**Exercise prompt**
Exactly repeat the full listing that follows.

**Data shown**
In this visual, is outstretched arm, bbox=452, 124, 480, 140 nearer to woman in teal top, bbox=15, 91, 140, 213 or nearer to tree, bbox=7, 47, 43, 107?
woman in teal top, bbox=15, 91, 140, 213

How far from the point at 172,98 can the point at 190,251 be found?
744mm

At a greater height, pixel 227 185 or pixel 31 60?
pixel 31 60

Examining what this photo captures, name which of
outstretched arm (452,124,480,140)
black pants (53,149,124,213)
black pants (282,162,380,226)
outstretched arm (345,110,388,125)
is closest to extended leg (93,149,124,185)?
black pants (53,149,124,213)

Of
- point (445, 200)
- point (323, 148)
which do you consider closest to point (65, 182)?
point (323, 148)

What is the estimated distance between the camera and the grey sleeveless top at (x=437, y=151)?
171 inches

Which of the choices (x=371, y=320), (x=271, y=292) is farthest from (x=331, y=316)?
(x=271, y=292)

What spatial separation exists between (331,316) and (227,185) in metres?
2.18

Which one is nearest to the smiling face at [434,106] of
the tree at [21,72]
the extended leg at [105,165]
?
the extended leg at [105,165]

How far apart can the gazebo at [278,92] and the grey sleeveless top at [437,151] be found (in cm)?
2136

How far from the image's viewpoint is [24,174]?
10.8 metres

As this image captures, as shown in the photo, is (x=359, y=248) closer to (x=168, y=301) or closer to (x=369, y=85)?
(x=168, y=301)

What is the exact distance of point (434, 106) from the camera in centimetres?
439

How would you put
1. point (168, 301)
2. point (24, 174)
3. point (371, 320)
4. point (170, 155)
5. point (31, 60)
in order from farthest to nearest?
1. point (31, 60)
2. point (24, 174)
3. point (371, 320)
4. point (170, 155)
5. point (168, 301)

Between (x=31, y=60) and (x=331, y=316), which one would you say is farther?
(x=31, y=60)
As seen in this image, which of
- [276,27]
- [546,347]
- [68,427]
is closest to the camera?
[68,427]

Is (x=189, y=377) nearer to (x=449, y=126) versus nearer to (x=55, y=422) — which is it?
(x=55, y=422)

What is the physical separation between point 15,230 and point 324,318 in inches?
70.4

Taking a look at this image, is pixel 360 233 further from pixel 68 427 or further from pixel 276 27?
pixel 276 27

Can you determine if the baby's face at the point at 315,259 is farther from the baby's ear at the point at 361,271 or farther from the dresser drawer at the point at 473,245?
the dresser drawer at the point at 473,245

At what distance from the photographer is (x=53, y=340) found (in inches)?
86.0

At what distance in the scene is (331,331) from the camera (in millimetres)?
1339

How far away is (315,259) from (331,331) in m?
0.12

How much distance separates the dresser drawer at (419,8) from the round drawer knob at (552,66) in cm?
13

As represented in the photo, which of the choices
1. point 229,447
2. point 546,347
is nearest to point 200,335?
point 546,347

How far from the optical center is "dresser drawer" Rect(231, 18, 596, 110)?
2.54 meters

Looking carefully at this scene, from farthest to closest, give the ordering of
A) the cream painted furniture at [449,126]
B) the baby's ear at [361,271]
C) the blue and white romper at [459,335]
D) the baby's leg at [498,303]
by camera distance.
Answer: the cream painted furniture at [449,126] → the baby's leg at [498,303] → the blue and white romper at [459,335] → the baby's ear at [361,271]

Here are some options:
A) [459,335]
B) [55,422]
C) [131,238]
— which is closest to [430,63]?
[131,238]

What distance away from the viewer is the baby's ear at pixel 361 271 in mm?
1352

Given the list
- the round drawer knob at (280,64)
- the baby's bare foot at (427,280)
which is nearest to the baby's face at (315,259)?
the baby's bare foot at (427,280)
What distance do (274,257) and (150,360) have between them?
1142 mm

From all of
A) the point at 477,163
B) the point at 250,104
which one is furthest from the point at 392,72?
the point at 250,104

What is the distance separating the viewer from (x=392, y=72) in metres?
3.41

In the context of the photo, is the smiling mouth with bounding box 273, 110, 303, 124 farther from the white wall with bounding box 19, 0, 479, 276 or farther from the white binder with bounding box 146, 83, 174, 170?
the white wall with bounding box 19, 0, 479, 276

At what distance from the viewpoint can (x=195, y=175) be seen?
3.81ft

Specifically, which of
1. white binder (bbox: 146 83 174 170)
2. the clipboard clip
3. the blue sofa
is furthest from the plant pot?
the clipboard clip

**Written solution**
In this visual, is outstretched arm, bbox=452, 124, 480, 140 nearer to woman in teal top, bbox=15, 91, 140, 213 or nearer to tree, bbox=7, 47, 43, 107?
woman in teal top, bbox=15, 91, 140, 213

How far from the point at 172,98 can the point at 190,251 be found?
744mm

At a greater height, pixel 227 185 or pixel 31 60?
pixel 31 60

Examining what this photo captures, name which of
outstretched arm (452,124,480,140)
black pants (53,149,124,213)
black pants (282,162,380,226)
outstretched arm (345,110,388,125)
is closest to extended leg (93,149,124,185)?
black pants (53,149,124,213)

Of
- point (445, 200)
- point (323, 148)
which do you consider closest to point (65, 182)?
point (323, 148)

What is the estimated distance between the camera and the grey sleeveless top at (x=437, y=151)?
171 inches

Which of the choices (x=371, y=320), (x=271, y=292) is farthest from (x=331, y=316)?
(x=271, y=292)

What spatial separation exists between (331,316) and (227,185) in metres?
2.18

Which one is nearest to the smiling face at [434,106] of
the tree at [21,72]
the extended leg at [105,165]
?
the extended leg at [105,165]

How far apart can the gazebo at [278,92] and the grey sleeveless top at [437,151] be found (in cm)?
2136

How far from the image's viewpoint is [24,174]?
10.8 metres

As this image captures, as shown in the photo, is (x=359, y=248) closer to (x=168, y=301) or closer to (x=369, y=85)?
(x=168, y=301)

What is the exact distance of point (434, 106) from the camera in centimetres?
439

How would you put
1. point (168, 301)
2. point (24, 174)
3. point (371, 320)
4. point (170, 155)
5. point (31, 60)
in order from farthest to nearest?
1. point (31, 60)
2. point (24, 174)
3. point (371, 320)
4. point (170, 155)
5. point (168, 301)

Between (x=31, y=60) and (x=331, y=316), which one would you say is farther?
(x=31, y=60)
As seen in this image, which of
- [276,27]
- [546,347]
- [68,427]
is closest to the camera?
[68,427]

Is (x=189, y=377) nearer to (x=449, y=126) versus nearer to (x=55, y=422) — which is it?
(x=55, y=422)

What is the physical separation between point 15,230 and point 324,318 in inches?
70.4

Taking a look at this image, is pixel 360 233 further from pixel 68 427 or further from pixel 276 27?
pixel 276 27

Can you determine if the baby's face at the point at 315,259 is farther from the baby's ear at the point at 361,271 or farther from the dresser drawer at the point at 473,245?
the dresser drawer at the point at 473,245

At what distance from the photographer is (x=53, y=340) found (in inches)?
86.0

At what distance in the scene is (331,331) from the camera (in millimetres)?
1339

How far away is (315,259) from (331,331) in m?
0.12

How much distance separates the dresser drawer at (419,8) from the round drawer knob at (552,66) in cm?
13

As represented in the photo, which of the choices
1. point 229,447
2. point 546,347
is nearest to point 200,335?
point 546,347

How far from the optical center is "dresser drawer" Rect(231, 18, 596, 110)?
2.54 meters

Looking carefully at this scene, from farthest to closest, give the ordering of
A) the cream painted furniture at [449,126]
B) the baby's ear at [361,271]
C) the blue and white romper at [459,335]
D) the baby's leg at [498,303]
by camera distance.
Answer: the cream painted furniture at [449,126] → the baby's leg at [498,303] → the blue and white romper at [459,335] → the baby's ear at [361,271]

Here are some options:
A) [459,335]
B) [55,422]
C) [131,238]
— which is closest to [430,63]?
[131,238]

What distance away from the viewer is the baby's ear at pixel 361 271 in mm?
1352

Given the list
- the round drawer knob at (280,64)
- the baby's bare foot at (427,280)
which is nearest to the baby's face at (315,259)?
the baby's bare foot at (427,280)
What distance do (274,257) and (150,360) have between them?
1142 mm

From all of
A) the point at 477,163
B) the point at 250,104
which one is furthest from the point at 392,72?
the point at 250,104

What is the distance separating the viewer from (x=392, y=72) in metres?
3.41

In the context of the photo, is the smiling mouth with bounding box 273, 110, 303, 124 farther from the white wall with bounding box 19, 0, 479, 276 or farther from the white binder with bounding box 146, 83, 174, 170?
the white wall with bounding box 19, 0, 479, 276

At what distance from the viewpoint can (x=195, y=175) be seen?
3.81ft

Specifically, which of
1. white binder (bbox: 146 83 174 170)
2. the clipboard clip
3. the blue sofa
is furthest from the plant pot?
the clipboard clip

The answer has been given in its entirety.